A política orçamental austeritária seguida pelo PS com o apoio da restante esquerda em 2016 e prometida no Plano de Estabilidade e Crescimento para 2017-2021 mostra que a célebre TINA (‘Theres Is No Alternative’, em português NHA: ‘Não Há Alternativa’) está viva e bem viva. Definitivamente, tornou-se irrelevante que seja a direita ou a esquerda a governar: o PSD e o CDS já estavam a moderar a austeridade em 2015 e a verdade é que, por muito que se apresentem como os cavaleiros andantes das ‘reformas estruturais’, esses partidos fizeram uma triste figura a este respeito enquanto estiveram no Governo. Depois de anos de luta anti-austeritária, a esquerda constatou agora que, dentro do euro, NHA. O euro tornou certas opções ideológicas irrelevantes.

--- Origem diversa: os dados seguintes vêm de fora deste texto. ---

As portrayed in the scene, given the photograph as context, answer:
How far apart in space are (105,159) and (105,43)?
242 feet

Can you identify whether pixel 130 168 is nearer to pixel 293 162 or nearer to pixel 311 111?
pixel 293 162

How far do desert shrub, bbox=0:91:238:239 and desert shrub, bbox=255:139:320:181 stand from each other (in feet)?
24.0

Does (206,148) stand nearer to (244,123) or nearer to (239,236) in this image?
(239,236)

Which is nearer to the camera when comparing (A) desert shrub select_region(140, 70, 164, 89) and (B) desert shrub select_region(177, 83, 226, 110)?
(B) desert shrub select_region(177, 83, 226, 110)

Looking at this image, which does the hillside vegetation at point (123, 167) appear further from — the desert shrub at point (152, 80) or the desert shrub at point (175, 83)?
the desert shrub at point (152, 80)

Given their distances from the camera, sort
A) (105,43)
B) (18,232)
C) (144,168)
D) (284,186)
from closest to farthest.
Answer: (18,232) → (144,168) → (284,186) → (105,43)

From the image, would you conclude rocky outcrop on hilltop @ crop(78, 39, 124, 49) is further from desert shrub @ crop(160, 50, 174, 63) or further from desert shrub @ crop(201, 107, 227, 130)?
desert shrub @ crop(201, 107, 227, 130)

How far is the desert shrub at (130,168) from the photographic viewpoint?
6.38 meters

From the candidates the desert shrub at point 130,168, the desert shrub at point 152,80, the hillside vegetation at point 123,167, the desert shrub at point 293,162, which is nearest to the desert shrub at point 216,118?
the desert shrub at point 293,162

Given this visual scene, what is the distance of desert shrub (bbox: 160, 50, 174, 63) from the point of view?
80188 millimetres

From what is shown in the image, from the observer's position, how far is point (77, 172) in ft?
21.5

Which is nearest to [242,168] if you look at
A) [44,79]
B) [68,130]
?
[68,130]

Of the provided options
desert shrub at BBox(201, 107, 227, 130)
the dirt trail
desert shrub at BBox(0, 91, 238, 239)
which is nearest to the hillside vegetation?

O primeiro país onde isso se tornou evidente foi em França, onde ontem começaram umas eleições presidenciais que mostram a desintegração do sistema político tradicional, em particular da esquerda moderada (como já aconteceu na Grécia, em Itália, em Espanha ou na Holanda). Já ninguém se lembra, mas em 2012 François Hollande era a esperança da Europa contra o monstro austeritário ‘Merkozy’. Passados uns meses, já estava a apresentar reformas de teor ‘neoliberal’ e o resto é história: sempre a cair até hoje.
Para os eleitores, as verdadeiras alternativas só aparecem fora do quadro tradicional. Fala-se muito da imigração e do terrorismo para explicar a popularidade de Le Pen, o que, sendo verdadeiro, esquece o contributo dado pela sensação de falta de liberdade política introduzida pelo euro.
A destruição dos sistemas políticos a que vamos assistindo não se deve ao crescimento do racismo e da intolerância nacionalista pela Europa fora, mas a esta sensação de irrelevância do voto. Chegou agora a vez de Portugal conhecer o NHA: também a esquerda portuguesa não tem nada de novo para oferecer.